*ASSIGNMENT:* Reproduce the passage of the judgment excerpt that opens with "We are accordingly" and closes with "Sycamore and NZBL.", switching "satisfied" to "persuaded".

SELECTED TEXT START

The Regulations also address service in Australia and in jurisdictions which are parties to conventions with New Zealand as to the service of documents.[51]
[51]See regs 29B, 31AA and 31B.
An overseas party may challenge the assumption by the Employment Court of jurisdiction and, in cases not involving an Australian defendant, the Court may decline jurisdiction on forum non conveniens grounds as provided for by reg 31G:
31G Court may decline jurisdiction
(1)The court may decline to hear and determine proceedings in which there is an overseas party if it is satisfied that—
(a)it is more appropriate for the matter to be resolved in a place outside New Zealand; and
(b)the plaintiff will have a fair opportunity in the place to make the plaintiff’s case; and
(c) the plaintiff will receive proper justice in the place; and
(d)the defendant will suffer unfair disadvantage if the proceedings are heard in New Zealand.
…
We see the 2004 amendments as giving reasonable pointers as to the features of an employment relationship in which it was assumed that the Employment Court would have jurisdiction in respect of an employment dispute. Also material in this context, although even more material in respect of the next question we address, are ss 22, 24 and 26 of the HRA. These sections pre-suppose that the prohibition on age discrimination will or may apply despite the employee working wholly or predominantly outside of New Zealand and, in particular, in respect of air-crew and mariners.
Read together, ss 22, 24 and 26 of the HRA, cl 5A of sch 3 of the 2000 Act and regs 29B and 31AA–31G of the Employment Court Regulations contemplate the exercise of jurisdiction by the Employment Court in cases with a diverse range of cross-border features. We see this diversity of features as inconsistent with the definitions of “employer” and “employees” being subject to a territorial limitation requiring some particular and definable connection with New Zealand. Thus, the approach postulated above at [40] would be inconsistent with the overall legislative and regulatory scheme.
It should be borne in mind that the Employment Court has jurisdiction in respect of not only the statutory personal grievance causes of action but also other claims, including claims for breach of contract, and there is no reason why such claims should not be determined by reference to foreign law if such law is the proper law of the contract. This was the view taken, in respect of the 1991 Act, by Judge Travis in Royds v FAI (NZ) General Insurance Co Ltd[52] and we think it clear that the same position obtains under the 2000 Act, particularly in light of the Employment Court Regulations. On this point, the judgment of the Court of Appeal in Crofts is of some interest as it addresses the distinction between the statutory and contractual claims which were advanced and application of forum non conveniens principles in that context.[53]
[52]Royds v FAI (NZ) General Insurance Co Ltd [1999] 1 ERNZ 820 (EmpC).
[53]See Crofts (CA), above n 11.
We are accordingly satisfied that the Employment Court had subject matter jurisdiction in respect of the employment agreements between Messrs Brown and Sycamore and NZBL.

SELECTED TEXT END
DATA SUPPLIED START

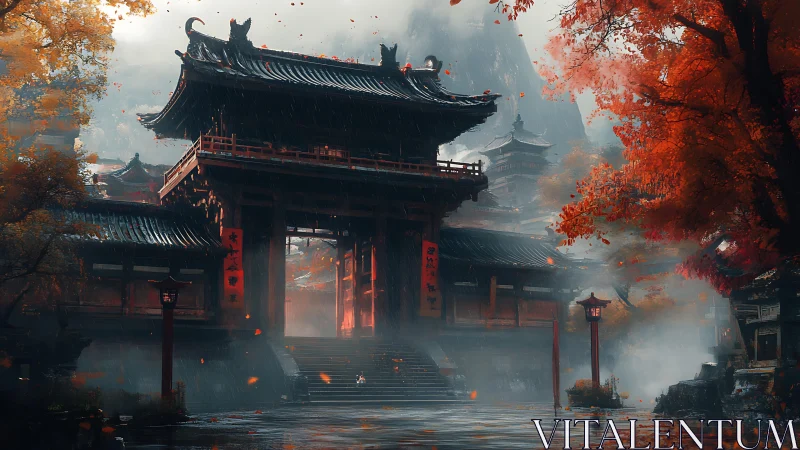 Stormlit temple gate amid crimson autumn forest fog.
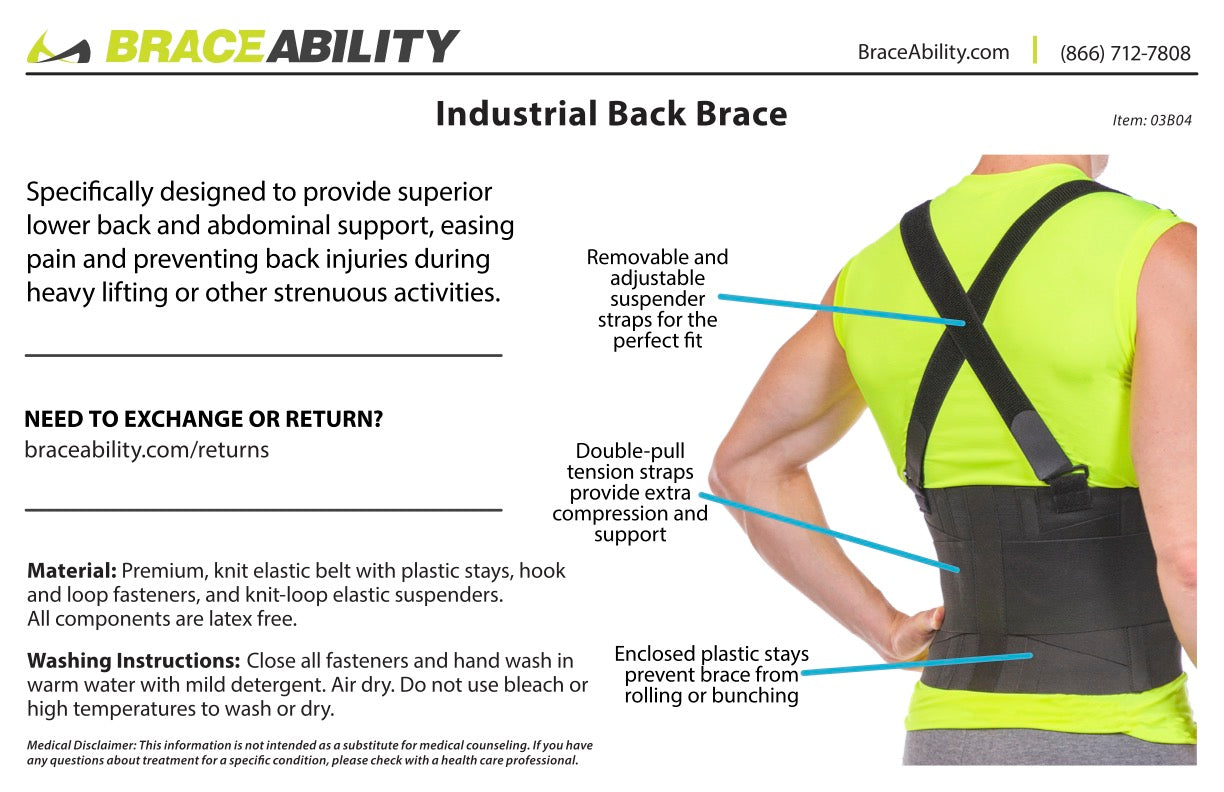 to clean the industrial back brace, hand wash in warm water with mild detergent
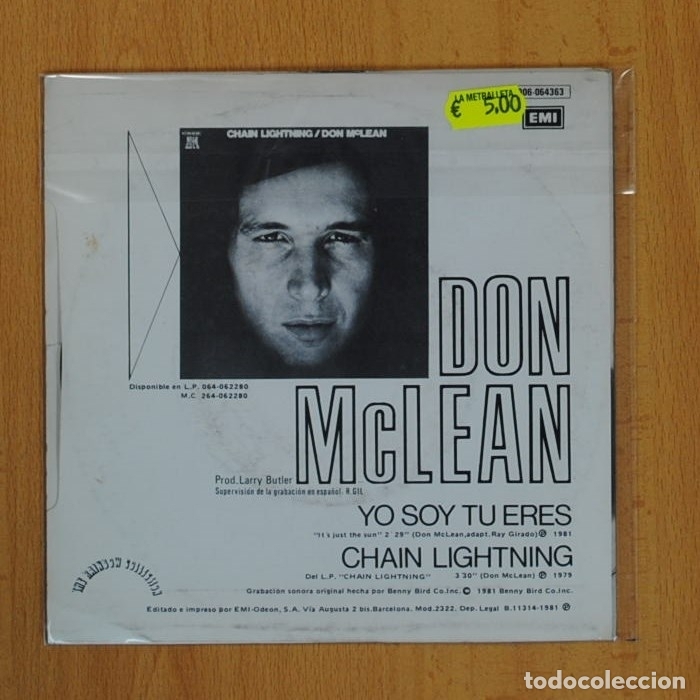 Discos de vinilo: DON MCLEAN - YO SOY TU ERES / CHAIN LIGHTNING - SINGLE - Foto 2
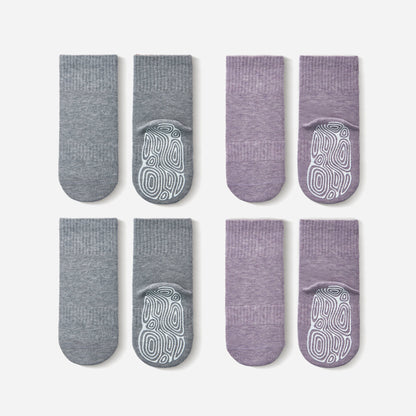 Organic Cotton Socks- Lavender & Grey- 4 Pairs of Stay-On Baby & Toddler Non-Slip Socks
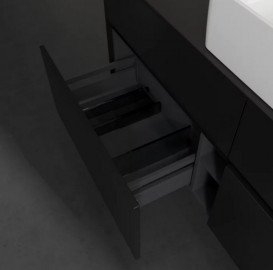 Тумба під раковину Villeroy & Boch Collaro 140х50 см із підсвічуванням МДФ чорний матовий лак C045B0PD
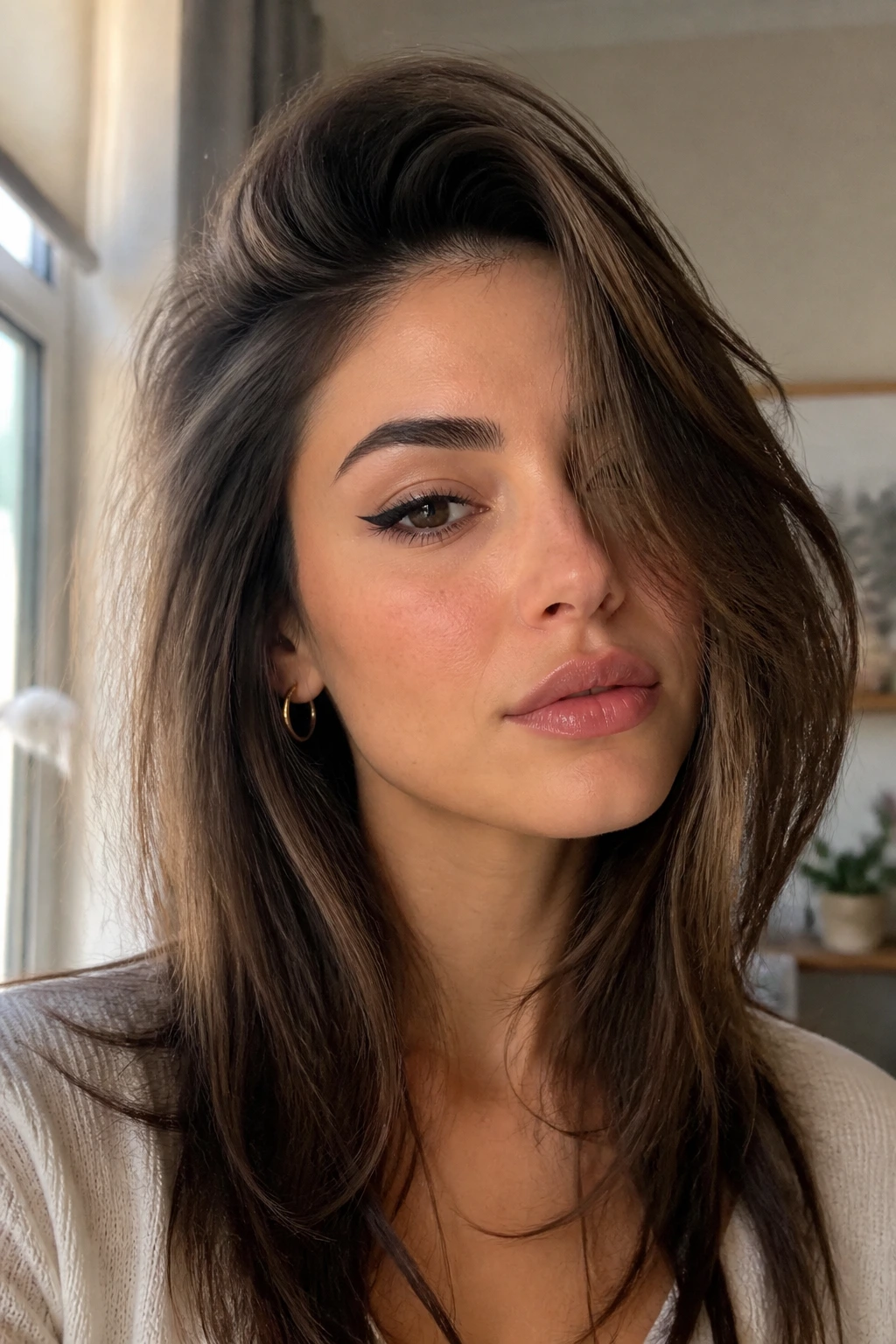 Real woman with deep side-part and swoop fringe across the forehead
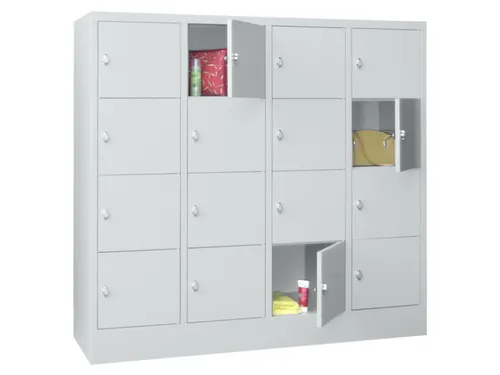lockerkast,HxBxD 1518x1600x500mm,4x4vakken,RAL7035,front RAL7035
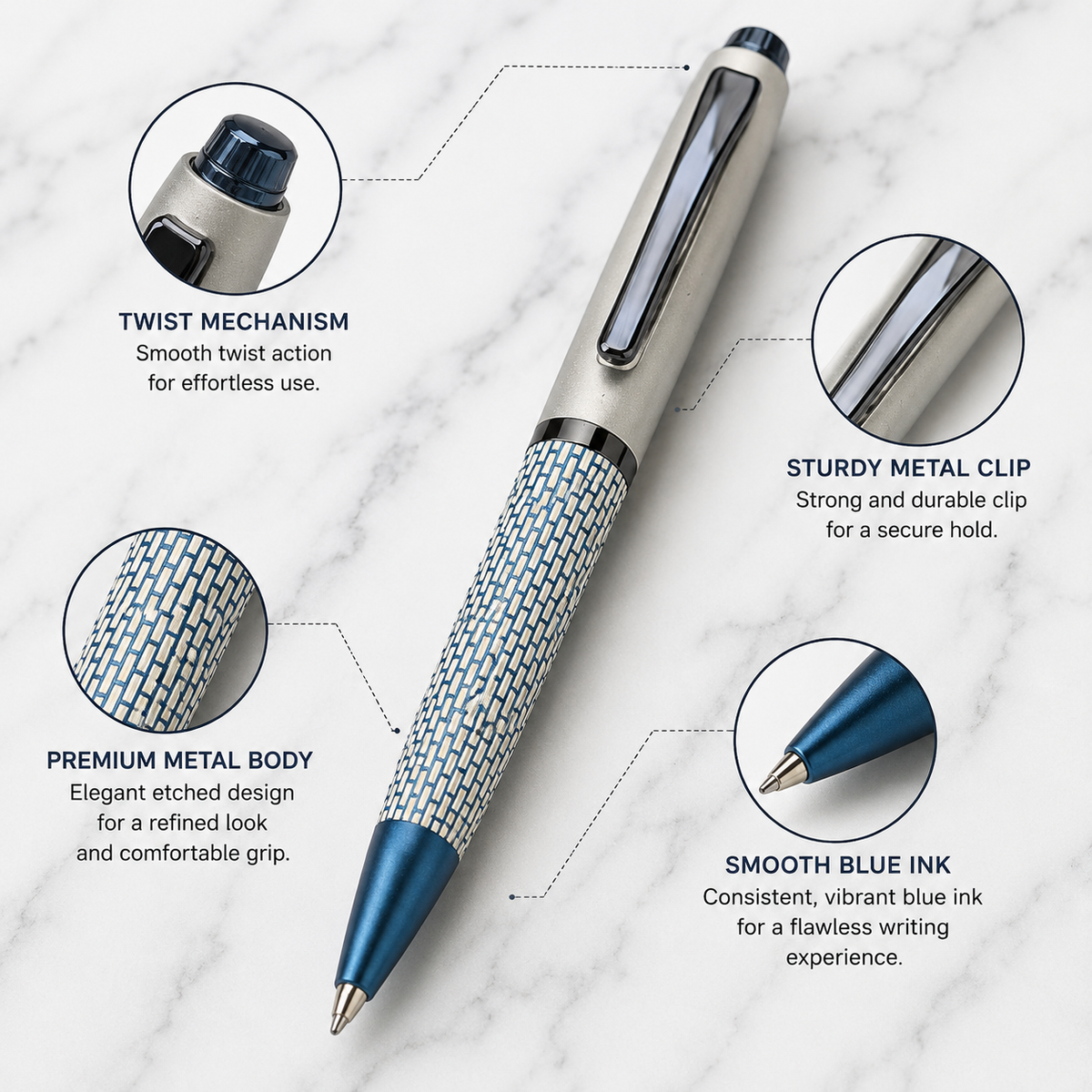 Ballpen Bazaar  Ballpen Bazaar Matt Pearl White & Blue Grid Design Ball Pen with Glossy Brown Clip | Twist Mechanism | Blue Ink | Premium Metal Pen with 1 Free Extra Refill | Pack of 1 with Name Engraving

DATA SUPPLIED END

*FINISHED EXERCISE:*
We are accordingly persuaded that the Employment Court had subject matter jurisdiction in respect of the employment agreements between Messrs Brown and Sycamore and NZBL.